In my 20 years in this House and in my role on Select Committees, I have become increasingly frustrated about these issues. As a Parliamentary Private Secretary in the Home Office and the Northern Ireland Office, I saw the Government face many defeats in the House of Lords, particularly on Home Office legislation. We had the clauses dealt with and when they came back to this House, they were never discussed properly. We need to reform this House and we need to have a stronger definition of the relationship between the Executive and the legislature before we give greater credibility—dangerous credibility—to a second Chamber that will undermine the democratic Chamber.

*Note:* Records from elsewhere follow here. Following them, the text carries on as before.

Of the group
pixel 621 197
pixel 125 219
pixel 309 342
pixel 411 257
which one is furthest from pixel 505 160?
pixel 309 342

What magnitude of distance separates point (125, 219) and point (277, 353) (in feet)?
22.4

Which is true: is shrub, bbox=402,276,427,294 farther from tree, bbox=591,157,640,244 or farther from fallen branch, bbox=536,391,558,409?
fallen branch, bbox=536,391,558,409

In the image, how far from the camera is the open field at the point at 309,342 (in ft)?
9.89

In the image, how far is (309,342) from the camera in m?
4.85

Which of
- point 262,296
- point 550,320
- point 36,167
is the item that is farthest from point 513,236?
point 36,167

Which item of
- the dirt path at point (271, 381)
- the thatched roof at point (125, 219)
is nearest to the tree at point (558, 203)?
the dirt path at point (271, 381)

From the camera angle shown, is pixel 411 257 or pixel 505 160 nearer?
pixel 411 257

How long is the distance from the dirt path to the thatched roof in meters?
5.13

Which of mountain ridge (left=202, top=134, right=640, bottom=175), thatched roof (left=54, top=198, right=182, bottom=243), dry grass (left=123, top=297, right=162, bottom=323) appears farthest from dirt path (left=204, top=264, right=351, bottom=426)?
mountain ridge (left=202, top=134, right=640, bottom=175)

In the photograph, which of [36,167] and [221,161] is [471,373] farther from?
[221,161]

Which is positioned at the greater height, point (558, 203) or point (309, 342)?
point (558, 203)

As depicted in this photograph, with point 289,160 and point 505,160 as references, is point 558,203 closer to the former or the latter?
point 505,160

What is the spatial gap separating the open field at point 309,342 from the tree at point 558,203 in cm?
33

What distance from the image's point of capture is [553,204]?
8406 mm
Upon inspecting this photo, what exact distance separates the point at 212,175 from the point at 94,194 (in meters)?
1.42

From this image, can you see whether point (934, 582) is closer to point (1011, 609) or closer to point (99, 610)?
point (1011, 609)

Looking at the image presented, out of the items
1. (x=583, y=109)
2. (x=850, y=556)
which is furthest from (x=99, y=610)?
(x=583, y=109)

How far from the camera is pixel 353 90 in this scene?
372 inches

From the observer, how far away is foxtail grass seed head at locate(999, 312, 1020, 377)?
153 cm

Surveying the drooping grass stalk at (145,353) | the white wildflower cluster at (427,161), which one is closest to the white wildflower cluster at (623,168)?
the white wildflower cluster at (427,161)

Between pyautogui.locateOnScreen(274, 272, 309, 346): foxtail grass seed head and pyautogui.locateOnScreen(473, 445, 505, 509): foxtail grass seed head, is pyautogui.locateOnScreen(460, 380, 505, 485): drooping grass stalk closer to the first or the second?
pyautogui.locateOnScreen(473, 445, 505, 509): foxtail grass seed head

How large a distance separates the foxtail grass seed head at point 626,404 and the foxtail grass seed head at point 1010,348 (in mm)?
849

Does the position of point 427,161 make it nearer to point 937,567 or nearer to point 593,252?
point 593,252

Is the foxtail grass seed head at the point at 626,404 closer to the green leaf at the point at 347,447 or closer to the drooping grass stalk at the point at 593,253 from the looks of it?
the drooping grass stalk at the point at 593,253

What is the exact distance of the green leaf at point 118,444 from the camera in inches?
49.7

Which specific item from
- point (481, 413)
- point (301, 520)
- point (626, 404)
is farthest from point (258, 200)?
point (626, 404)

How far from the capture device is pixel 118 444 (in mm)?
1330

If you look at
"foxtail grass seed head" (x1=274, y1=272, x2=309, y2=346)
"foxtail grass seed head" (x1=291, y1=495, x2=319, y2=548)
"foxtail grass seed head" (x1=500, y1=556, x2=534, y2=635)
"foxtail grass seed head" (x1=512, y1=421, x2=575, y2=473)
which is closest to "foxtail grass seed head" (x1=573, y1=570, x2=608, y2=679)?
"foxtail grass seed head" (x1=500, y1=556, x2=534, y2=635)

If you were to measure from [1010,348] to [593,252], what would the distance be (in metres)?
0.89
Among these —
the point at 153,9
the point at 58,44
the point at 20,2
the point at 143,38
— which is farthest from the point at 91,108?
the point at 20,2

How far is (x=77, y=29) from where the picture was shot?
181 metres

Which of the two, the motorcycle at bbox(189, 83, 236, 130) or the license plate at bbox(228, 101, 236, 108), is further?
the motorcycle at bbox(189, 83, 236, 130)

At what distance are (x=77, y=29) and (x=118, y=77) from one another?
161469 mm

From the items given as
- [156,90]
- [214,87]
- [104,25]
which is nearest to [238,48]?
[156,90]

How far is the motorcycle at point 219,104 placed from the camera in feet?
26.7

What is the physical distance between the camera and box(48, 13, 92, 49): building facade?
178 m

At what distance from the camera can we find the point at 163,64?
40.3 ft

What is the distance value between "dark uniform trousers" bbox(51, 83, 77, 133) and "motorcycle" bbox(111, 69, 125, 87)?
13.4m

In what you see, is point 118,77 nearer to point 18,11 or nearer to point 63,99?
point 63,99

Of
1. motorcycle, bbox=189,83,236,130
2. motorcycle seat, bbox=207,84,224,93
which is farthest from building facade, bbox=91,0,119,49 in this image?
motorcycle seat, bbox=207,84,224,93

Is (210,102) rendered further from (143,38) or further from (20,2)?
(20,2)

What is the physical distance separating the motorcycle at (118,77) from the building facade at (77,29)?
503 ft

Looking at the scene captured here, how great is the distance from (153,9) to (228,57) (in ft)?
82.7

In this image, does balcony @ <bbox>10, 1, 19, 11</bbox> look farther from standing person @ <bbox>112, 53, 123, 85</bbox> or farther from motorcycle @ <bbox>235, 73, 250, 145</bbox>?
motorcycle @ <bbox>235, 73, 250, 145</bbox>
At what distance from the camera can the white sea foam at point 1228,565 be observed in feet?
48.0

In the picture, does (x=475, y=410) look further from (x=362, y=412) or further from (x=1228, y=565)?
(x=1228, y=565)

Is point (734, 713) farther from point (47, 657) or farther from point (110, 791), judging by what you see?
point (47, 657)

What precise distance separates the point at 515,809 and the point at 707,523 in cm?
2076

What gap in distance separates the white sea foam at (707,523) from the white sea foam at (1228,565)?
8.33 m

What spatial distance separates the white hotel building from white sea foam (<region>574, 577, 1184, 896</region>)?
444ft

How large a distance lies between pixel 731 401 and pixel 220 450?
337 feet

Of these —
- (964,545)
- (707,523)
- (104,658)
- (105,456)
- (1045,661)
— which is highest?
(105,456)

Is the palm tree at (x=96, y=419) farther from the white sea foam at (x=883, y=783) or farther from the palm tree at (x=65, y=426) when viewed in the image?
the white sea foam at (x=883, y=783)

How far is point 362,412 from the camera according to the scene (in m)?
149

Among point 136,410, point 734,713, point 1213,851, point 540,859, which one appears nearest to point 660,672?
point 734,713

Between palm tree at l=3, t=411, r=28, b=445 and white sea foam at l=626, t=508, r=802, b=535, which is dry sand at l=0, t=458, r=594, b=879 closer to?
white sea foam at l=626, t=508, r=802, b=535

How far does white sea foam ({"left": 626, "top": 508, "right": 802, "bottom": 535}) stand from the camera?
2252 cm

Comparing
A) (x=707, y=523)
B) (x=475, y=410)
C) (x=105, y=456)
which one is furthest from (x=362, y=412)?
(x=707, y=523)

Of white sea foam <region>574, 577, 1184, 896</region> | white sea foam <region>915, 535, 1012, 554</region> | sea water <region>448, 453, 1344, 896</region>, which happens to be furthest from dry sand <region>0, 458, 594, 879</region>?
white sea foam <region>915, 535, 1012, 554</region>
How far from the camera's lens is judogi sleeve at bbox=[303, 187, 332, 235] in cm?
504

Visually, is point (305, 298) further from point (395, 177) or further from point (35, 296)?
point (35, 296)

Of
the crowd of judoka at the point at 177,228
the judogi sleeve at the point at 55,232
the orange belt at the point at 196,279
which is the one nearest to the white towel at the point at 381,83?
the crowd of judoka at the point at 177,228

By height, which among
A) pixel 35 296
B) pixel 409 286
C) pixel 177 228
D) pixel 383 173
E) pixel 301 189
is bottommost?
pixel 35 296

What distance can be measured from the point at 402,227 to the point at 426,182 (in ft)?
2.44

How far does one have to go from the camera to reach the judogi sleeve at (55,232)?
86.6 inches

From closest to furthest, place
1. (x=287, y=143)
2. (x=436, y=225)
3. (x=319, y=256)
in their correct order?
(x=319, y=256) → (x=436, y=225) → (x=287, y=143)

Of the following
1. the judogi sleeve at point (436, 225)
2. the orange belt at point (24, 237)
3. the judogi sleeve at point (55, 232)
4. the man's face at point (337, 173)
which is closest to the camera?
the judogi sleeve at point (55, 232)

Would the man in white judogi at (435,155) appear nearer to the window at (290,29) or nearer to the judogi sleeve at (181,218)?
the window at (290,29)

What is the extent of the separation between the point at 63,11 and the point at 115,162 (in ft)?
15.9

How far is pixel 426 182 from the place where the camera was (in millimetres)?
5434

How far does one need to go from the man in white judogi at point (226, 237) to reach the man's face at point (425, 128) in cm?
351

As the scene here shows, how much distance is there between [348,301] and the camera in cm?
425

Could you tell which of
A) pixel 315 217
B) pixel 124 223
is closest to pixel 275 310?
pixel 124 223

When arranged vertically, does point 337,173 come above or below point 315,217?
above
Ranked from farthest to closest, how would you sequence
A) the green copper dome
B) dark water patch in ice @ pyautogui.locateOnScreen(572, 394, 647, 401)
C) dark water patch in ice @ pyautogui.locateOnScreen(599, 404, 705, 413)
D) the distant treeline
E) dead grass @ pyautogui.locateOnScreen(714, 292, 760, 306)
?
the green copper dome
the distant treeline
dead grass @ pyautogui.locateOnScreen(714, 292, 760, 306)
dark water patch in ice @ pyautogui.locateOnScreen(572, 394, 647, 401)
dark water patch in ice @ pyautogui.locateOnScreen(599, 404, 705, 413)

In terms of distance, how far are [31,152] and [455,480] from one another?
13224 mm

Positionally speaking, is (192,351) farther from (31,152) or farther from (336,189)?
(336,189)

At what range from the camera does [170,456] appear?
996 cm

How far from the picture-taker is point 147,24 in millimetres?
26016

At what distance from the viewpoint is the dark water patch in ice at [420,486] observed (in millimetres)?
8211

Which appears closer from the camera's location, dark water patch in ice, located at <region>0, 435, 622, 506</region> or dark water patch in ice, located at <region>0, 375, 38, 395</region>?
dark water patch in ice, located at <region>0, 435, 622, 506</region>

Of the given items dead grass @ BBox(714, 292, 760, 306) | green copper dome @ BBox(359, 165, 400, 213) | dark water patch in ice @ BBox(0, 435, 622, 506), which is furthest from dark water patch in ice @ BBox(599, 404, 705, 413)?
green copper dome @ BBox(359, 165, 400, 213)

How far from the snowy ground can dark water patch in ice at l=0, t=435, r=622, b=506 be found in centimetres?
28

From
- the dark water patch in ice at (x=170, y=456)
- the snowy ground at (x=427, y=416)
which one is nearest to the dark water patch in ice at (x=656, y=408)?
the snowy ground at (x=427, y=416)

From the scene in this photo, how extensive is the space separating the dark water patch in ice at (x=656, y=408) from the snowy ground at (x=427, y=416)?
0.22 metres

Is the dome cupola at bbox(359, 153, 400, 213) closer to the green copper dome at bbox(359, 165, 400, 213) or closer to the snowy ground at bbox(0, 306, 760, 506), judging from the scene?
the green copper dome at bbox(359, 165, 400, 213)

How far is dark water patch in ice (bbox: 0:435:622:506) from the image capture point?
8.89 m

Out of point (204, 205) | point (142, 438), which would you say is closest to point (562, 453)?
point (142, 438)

The Deputy Prime Minister claimed that he was introducing the Bill because people had voted for it in 2010. No they did not. Nobody voted in the 2010 election for these proposals and it is not honest to say that they did.
I also challenge the Deputy Prime Minister’s reference to “fixing” a problem. Yes, there is a fix going on. As the hon. Member for Gainsborough (Mr Leigh) just said, the fix will ensure that people who would never get elected, and might even come fourth, in a parliamentary constituency anywhere in the country will get into the House of Lords for 15 years under the proportional representation regional list system. They will then be able to go around London, or whichever region they represent, cherry-picking issues and appearing at residents’ associations or religious groups, while we are here in this House attending to our parliamentary business. That will not be good for democracy. It will lead to cynicism and undermine the truly representative nature of the constituency link.
Having been in the House for 20 years, I had hoped that there would be a reasoned amendment on Second Reading. There is no opportunity for me to vote for a reasoned amendment. Therefore, for the first time in 20 years, I will go against my party’s Whip and vote in the No Lobby against the Bill tonight.